Paul Krugman is positively gleeful as he contemplates the political consequences that he expects to ensue should these findings hold up:
. . . think about the political dynamics. Because the Supreme Court decided to let states opt out of the Medicaid expansion, some states — notably Texas — will have a pretty dysfunctional version of Obamacare in 2014, although even those systems will provide significant benefits to many people. Still, the whole political calculus was supposed to be that Republicans in red states could point to the horrors of Obamacare and ride them to political victory. Instead, it looks as if we’re going to see blue-state residents reaping the benefits of a functional health care system, while red-state residents are denied many of those benefits, for what looks like no better reason than mean-spirited spite — because what’s going on is, indeed, mean-spirited spite.
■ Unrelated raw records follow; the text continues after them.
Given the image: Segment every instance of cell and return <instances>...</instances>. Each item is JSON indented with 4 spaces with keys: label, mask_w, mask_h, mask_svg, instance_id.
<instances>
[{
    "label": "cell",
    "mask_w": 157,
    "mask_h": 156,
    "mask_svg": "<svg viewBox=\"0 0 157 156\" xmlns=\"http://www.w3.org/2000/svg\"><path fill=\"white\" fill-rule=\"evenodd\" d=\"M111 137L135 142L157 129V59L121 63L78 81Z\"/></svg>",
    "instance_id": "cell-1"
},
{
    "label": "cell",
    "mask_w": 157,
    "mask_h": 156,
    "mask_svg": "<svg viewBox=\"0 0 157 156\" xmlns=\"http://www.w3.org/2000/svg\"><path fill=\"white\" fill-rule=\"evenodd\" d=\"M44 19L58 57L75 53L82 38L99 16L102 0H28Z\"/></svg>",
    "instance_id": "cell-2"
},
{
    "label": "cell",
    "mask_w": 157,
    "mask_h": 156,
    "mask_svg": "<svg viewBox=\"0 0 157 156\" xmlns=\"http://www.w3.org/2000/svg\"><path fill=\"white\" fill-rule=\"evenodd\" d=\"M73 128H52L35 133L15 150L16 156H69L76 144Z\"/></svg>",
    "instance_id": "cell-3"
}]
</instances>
Predictions that Obamacare will be a big political issue are probably right — but not in the way gleeful conservatives imagined.
Unfortunately for Krugman et al., these claims of triumph do not give us some very important details about the California findings. For those details, one must consult Walter Russell Mead:
On Wonkblog, a pro-ACA outlet that cheered loudly when the California numbers came out, Sarah Kliff argues that success in the Golden State might not be replicable elsewhere. According to Kliff, California is one a few states to take an “active purchaser” approach to the ACA. This means that a state board has the power to select which plans will be available in the exchange, and can reject any plan whose rates are too high. Most other states, however, do it differently:
The vast majority of states…operate under a “clearinghouse model.” In that scenario, any health plan that meets a set of criteria gets approval to sell on the health insurance exchange. All 33 state exchanges that the federal government will run operate under this clearinghouse model. So do 10 of the 18 state-run health exchanges (this includes the District of Columbia). Two states, Kentucky and New Mexico have not, according to Kaiser Family Foundation, addressed the issue yet.
In the final count, only six states are currently “active purchaser” states, so nationwide might not be as low as California’s projections suggest.
If that’s not enough to temper any lingering optimism, consider that the state had to make some significant tradeoffs to keep rates so low, as an LA Times piece reveals. Under the plans offered on the exchange, consumers will have access to far fewer doctors and hospitals. Blue Shield of California, for example, will give its exchange customers access to only 36 percent of its regular physician network . . .
Mead ends his piece with the following words: "With Obamacare, even the good news is often bad." Quite so.